Ода Сарасона – Макгоблина, озаглавленная «Старый мушкет достаньте», стала для всей банды Уиндрипа тем же, чем была «Джиованецца» для итальянских фашистов, «Хорст Вессель» – для нацистов. Пока шел съезд, миллионы слушали по радио замечательное, густое, как смола, контральто миссис Аделаиды Тарр-Гиммич, распевавшей «Старый мушкет достаньте»:
Хор
«Великолепный балаган! Непревзойденный», – думал Дормэс, просматривая сообщения «Ассошиэйтед пресс» и слушая радио, которое он временно установил в своей конторе. А значительно позднее он думал: «Когда Бэз приступит к делу, не будет парадов раненых солдат. Фашисты понимают, что это окажет дурной психологический эффект. Все эти бедняги будут запрятаны в соответствующие заведения, а на сцену выйдут здоровые молодые люди в форме – скот для убоя».
Затихшая было гроза снова разразилась с угрожающей силой.
Весь день после полудня съезд занимался баллотировкой кандидата в президенты без существенных изменений в соотношении голосов. Около шести часов представитель мисс Перкинс передал ее голоса Рузвельту, который догнал тогда сенатора Уиндрипа. Было похоже, что они будут бороться всю ночь, и часов в десять вечера Дормэс, крайне усталый, ушел из редакции. Его не привлекала в этот вечер мирная, чересчур женственная атмосфера, царившая у него дома, и он заехал к своему другу отцу Пирфайксу. У него он застал в достаточной мере мужскую компанию. Там был преподобный мистер Фок. Смуглый, сильный молодой Пирфайкс и седовласый старик Фок часто работали вместе, любили друг друга и сходились во взглядах на преимущества безбрачия духовенства и почти на все остальные догматы, исключая догмат о верховной власти римского папы. С ними были Бак Титус, Луи Ротенстерн, доктор Фаулер Гринхилл и банкир Краули, финансист, весьма поощрявший вольные интеллектуальные беседы, что не мешало ему в присутственные часы отказывать в кредите фермерам и лавочникам, находившимся в отчаянном положении.
Был там и Фулиш: собака почуяла в это грозовое утро тревогу своего хозяина, пошла за ним в редакцию и в течение всего дня рычала на Хэйка, Сарасона и миссис Гиммич, выступавших по радио, и была, по-видимому, глубоко убеждена в том, что ей следует изжевать все эти тонкие листки с отчетом о съезде.
Гораздо больше собственной холодной гостиной, с ее белыми панелями и портретами покойных вермонтских знаменитостей, нравился Дормэсу небольшой кабинет отца Пирфайкса: в нем чувствовались церковность и отсутствие коммерческого духа, о которых свидетельствовали распятие, гипсовая статуэтка богородицы и кричаще красно-зеленая итальянская картина, изображавшая папу; и одновременно дубовое бюро с крышкой, стальной регистратор и сильно подержанная портативная пишущая машинка говорили о практичности отца Пирфайкса. Это была пещера благочестивого отшельника, но с кожаными стульями и великолепным коньяком.
Часы шли; все восемь (Фулишу дали в качестве напитка молоко) потягивали каждый свое и слушали радио; съезд баллотировал яростно и бесполезно, – этот съезд происходил на расстоянии шестисот миль от них, шестисот миль одетой туманом ночи, но каждое слово, каждый насмешливый возглас доходили до кабинета священнослужителя в ту же секунду, когда их слышали в зале в Кливленде.
Экономка отца Пирфайкса (к великой досаде местных протестантов, любивших посплетничать, этой женщине было шестьдесят пять лет, а ее хозяину – тридцать девять) вошла с яичницей и холодным пивом.

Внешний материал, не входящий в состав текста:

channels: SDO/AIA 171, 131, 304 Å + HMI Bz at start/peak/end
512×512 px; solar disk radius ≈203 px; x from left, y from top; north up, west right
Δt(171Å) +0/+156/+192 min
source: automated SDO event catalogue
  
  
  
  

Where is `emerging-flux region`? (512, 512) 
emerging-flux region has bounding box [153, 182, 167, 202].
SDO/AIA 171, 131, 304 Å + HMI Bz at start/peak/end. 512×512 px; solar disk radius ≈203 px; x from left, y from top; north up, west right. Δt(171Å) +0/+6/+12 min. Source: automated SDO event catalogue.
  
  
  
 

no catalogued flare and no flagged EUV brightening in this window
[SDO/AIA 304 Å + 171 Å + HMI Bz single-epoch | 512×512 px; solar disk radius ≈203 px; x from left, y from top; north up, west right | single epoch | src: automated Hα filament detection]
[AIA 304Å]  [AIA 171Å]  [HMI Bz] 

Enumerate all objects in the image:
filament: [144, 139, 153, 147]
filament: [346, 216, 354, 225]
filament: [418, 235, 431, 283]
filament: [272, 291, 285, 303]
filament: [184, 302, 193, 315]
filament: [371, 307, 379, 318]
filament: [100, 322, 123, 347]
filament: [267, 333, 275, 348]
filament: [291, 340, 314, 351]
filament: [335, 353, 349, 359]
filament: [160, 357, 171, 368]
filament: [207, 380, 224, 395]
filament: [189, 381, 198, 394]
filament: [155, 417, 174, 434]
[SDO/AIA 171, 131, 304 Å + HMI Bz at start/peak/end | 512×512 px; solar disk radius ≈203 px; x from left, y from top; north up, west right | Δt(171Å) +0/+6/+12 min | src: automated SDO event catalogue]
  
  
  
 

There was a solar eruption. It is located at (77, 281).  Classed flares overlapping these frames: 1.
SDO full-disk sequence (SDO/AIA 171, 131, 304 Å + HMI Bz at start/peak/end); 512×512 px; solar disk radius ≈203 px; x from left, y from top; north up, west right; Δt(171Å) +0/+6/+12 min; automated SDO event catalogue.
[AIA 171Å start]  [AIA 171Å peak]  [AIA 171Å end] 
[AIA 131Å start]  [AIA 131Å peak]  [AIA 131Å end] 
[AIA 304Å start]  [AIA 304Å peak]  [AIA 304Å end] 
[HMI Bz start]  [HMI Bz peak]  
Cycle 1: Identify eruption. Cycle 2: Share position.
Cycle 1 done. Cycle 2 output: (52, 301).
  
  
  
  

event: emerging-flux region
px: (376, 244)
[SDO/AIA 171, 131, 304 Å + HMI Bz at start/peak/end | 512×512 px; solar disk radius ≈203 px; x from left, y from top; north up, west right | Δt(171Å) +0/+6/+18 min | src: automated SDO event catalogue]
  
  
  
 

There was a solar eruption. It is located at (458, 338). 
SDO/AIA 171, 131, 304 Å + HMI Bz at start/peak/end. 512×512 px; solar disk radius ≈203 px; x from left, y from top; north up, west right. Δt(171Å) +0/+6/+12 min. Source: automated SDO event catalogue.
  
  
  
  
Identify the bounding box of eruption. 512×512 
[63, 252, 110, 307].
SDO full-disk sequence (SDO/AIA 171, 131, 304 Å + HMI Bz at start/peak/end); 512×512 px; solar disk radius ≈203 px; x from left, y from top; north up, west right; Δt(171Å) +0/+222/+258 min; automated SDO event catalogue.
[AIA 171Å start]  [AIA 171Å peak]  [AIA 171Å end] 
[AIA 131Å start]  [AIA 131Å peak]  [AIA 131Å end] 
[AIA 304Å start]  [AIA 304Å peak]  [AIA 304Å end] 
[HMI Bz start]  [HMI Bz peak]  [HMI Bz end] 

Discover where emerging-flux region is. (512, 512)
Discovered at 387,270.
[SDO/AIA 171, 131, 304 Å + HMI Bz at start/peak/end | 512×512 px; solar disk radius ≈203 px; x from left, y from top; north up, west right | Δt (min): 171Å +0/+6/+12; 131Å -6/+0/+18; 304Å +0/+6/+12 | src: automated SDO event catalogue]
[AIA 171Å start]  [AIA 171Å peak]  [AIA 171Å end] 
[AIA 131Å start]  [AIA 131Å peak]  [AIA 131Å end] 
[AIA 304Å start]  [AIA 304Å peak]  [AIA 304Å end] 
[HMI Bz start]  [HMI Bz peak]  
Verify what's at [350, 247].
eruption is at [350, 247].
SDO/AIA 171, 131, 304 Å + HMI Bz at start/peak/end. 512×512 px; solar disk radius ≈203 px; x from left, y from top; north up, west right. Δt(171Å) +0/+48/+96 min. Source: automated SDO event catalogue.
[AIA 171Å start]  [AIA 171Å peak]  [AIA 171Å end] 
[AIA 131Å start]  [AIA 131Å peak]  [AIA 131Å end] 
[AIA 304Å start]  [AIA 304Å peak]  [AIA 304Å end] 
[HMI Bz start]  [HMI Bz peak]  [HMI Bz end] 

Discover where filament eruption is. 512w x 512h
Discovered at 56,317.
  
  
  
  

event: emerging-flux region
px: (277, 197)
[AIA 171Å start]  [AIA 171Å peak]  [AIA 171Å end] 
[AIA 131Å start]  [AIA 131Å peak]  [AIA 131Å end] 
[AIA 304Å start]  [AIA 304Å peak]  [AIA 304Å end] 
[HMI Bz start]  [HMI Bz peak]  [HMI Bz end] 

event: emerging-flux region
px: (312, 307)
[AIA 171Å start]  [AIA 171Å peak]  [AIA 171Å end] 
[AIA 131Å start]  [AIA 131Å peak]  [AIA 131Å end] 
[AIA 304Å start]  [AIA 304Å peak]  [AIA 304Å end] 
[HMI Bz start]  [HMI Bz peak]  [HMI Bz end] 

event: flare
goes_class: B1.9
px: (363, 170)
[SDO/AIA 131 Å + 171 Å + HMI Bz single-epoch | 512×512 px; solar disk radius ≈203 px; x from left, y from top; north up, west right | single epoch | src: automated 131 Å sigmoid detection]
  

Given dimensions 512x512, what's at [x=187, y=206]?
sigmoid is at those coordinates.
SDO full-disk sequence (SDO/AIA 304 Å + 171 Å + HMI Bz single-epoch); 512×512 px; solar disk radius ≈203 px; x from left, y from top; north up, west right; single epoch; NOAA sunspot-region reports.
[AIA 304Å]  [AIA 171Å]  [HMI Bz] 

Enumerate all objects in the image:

– Когда моя дорогая жена была жива, она в полночь гнала меня спать, – вздохнул доктор Фок.
– Моя то же самое! – сказал Дормэс.
– И моя, а ведь она из Нью-Йорка, – заметил Луи Ротенстерн.
– Отец Пирфайкс и я – единственные два чудака здесь, ведущие разумный образ жизни, – хвастал Бак Титус. – Холостяки! Можем завалиться спать хоть в штанах, а то и вовсе не ложиться.